Photo taken on Aug. 15, 2019 shows travellers at Hong Kong International Airport in Hong Kong, south China. Photo: Xinhua

Hong Kong secessionists fleeing to the UK and promoting the "parliament in exile" severely breach and blatantly defy Article 29 of the national security law for Hong Kong, warned legal experts, who said that those people, along with UK organizations or individuals who sponsored them, will face legal punishment no matter their whereabouts and face severe sanctions from China. 

China's ambassador to the UK also warned that harboring a so-called "parliament" in the UK will set new severe obstacles to bilateral ties.

Hong Kong separatist Sunny Cheung is thought to have become the latest figure to flee to the UK and seek refuge with high-profile Hong Kong secessionist Nathan Law Kwun-chung, after the national security law was officially implemented in the Hong Kong Special Administrative Region (HKSAR), media reported. 

Cheung fled Hong Kong before the police formally charged him. Reports said he is likely to join Law, and build the "parliament in exile" together with Simon Cheng, a former employee of the British Consulate-General in Hong Kong. 

It would be wrong if the UK permits the establishment of this so-called "parliament in exile," and this will create a new and serious obstacle to China-UK ties. Such an organization would be an anti-China organization aimed at undermining "one country, two systems," dividing China and promoting "Hong Kong independence," Liu Xiaoming, Chinese Ambassador to the UK, said on Friday in an exclusive interview with the Global Times. 

If this were allowed, the UK would be in serious violation of the basic norms governing international relations - that is to say, respect for other countries' sovereignty and territorial integrity, Liu said.

British media reported that Law and Cheng are both in the UK, and are planning to use London as a base for the opposition forces from Hong Kong.

During his stay in the UK, Law has colluded with China hawk UK politician Luke de Pulford who launched an investigation into British senior police officers in the Hong Kong force. 

Joshua Wong, another secessionist, recently urged Law on social media to doxx a Hong Kong police officer and his family members, who are reportedly living in the UK. The police officer shot and injured a rioter after the latter tried to snatch his gun in November 2019. 

Exiled Hong Kong activists in the UK should be aware that establishing such a council directly violates the newly enacted national security law for Hong Kong, as provided in Article 29 of the law, no matter their whereabouts, said Tian Feilong, a legal expert on Hong Kong affairs at Beihang University in Beijing. 

Article 29 states that a person who conspires with a foreign country or an institution, organization or individual outside the mainland, Hong Kong and Macao, shall be guilty of an offense. 

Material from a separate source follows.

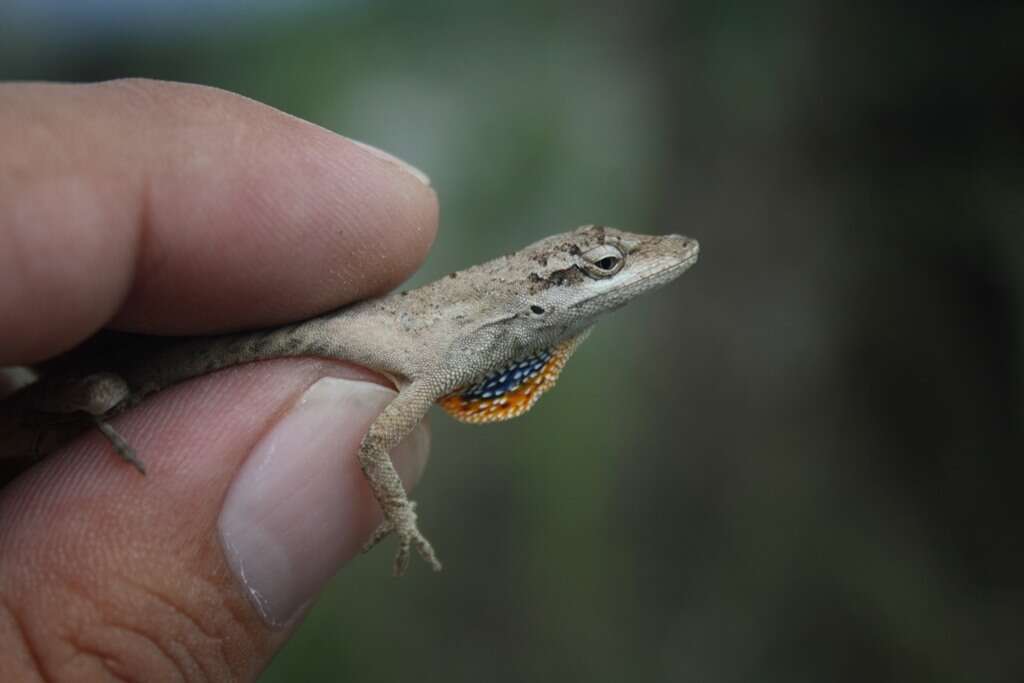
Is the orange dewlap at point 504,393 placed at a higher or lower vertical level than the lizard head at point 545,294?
lower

"No matter where they are, be they in Hong Kong or outside of it, the mainland and SAR governments have the right to punish them," Tian said. He added that if any UK politician or organization is found sponsoring illegal activities of those secessionists, they should also be punished and face sanctions from China.

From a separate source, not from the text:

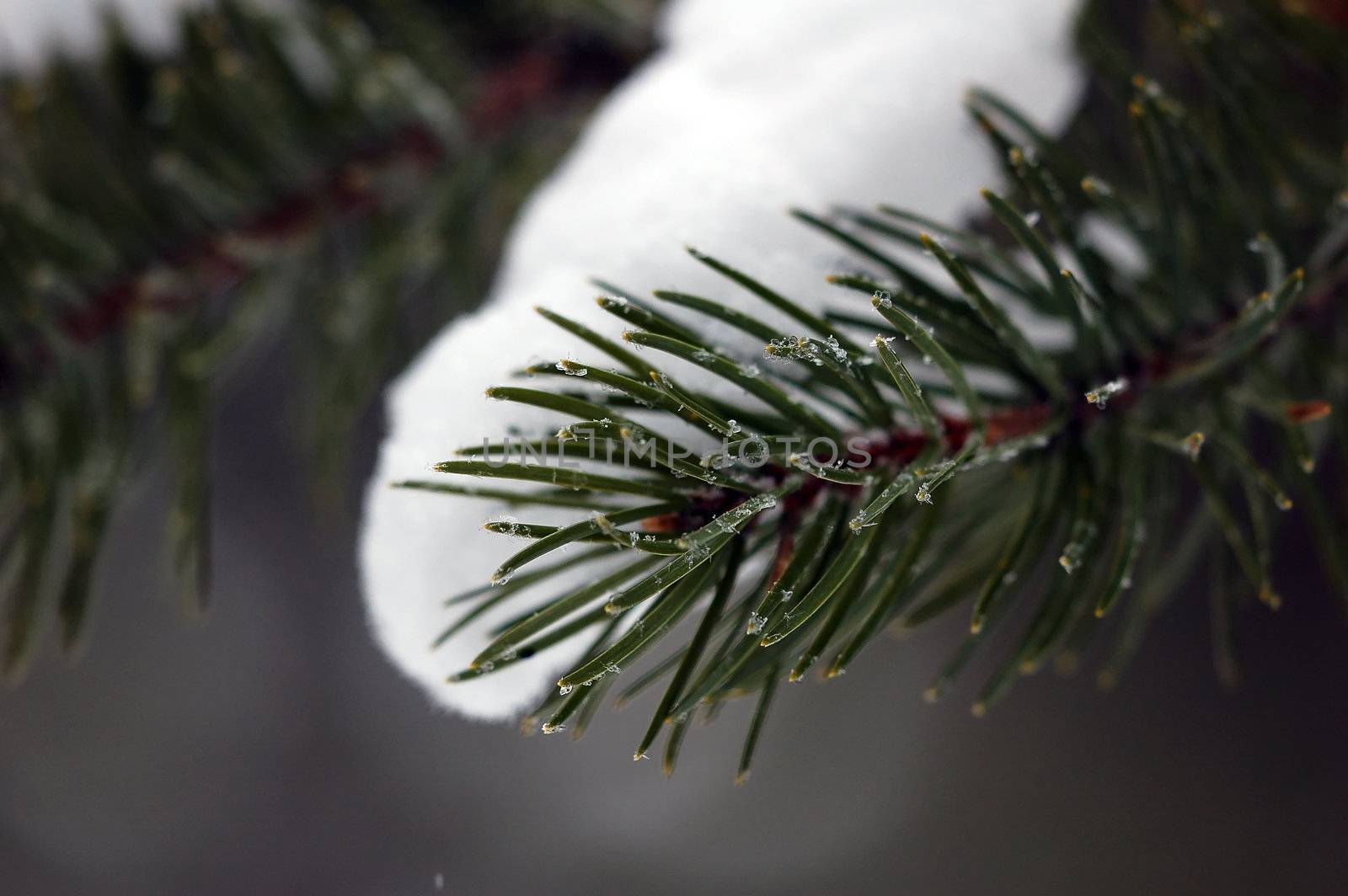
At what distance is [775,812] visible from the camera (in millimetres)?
1405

Ties between China and the UK have soured since the latter interfered in Hong Kong-related issues, including a change in the policy for British National Overseas (BN(O)) passport holders, and indefinitely suspending the extradition treaty with Hong Kong.

On the UK's provocation, Liu said in the exclusive interview with the Global Times that China will consider refusing recognition of BN(O) passports as a valid travel document, and reserves the right to take further countermeasures.

Liu made it clear that the UK's change in the BN(O) status is political manipulation, and its real intention is to interfere in Hong Kong affairs and disrupt the implementation of the national security law for Hong Kong. 

Tian said that China could also ask Hong Kong residents to choose between Hong Kong residency and BN(O), and to further devalue the BN(O)'s appeal, as a countermeasure to the UK's move.